Hal ini justru berbading terbalik dengan kisah-kisah yang saya temukan dalam kehidupan nyata dan di pesantren. Di mana anak selalu menjadi korban dalam pertengkaran dalam keretakan rumah tangga. Jika melihat mereka mendidik anak, saya teringat saat mengikuti pengajian dadakan yang digelar di pesantren mahasiswa semasa kuliah dulu.

Saat itu, seorang dosen salah satu fakultas agama di kampus menjelaskan bagaimana tata cara mendidik anak dalam Islam, dengan rujukan kitab Tarbiatul Aulad fi Islam karya Abdullah Nashih Ulwan.

Banyak sekali yang dibahas, namun sebagai santri yang begaajulan, saya tidak begitu banyak mencerna apa yang disampaikan.
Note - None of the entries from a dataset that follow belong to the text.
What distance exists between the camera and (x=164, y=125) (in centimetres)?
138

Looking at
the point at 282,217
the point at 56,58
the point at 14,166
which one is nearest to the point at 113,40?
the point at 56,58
Hanya saja, beberapa poin penting berhasil sayang rangkum. Di antaranya adalah:

Seorang anak memiliki imitasi yang sangat besar. Karena hal itu, orang tua harus ekstra hati-hati dalam bertingkah laku di depan anak-anak mereka. Orang tua harus memberikan contoh pada anak-anak dengan perilaku yang baik dalam kehidupannya.

Sebagai salah satu tenaga pendidik di pesantren, ilmu mendidik santri menjadi hal yang sangat penting. Ibarat mendidik anak sendiri, keteladanan, kesopanan, dan pendidikan karakter harus saya kuasai agar kelak mereka bisa menjadi pribadi yang baik dengan ajaran-ajaran tersebut.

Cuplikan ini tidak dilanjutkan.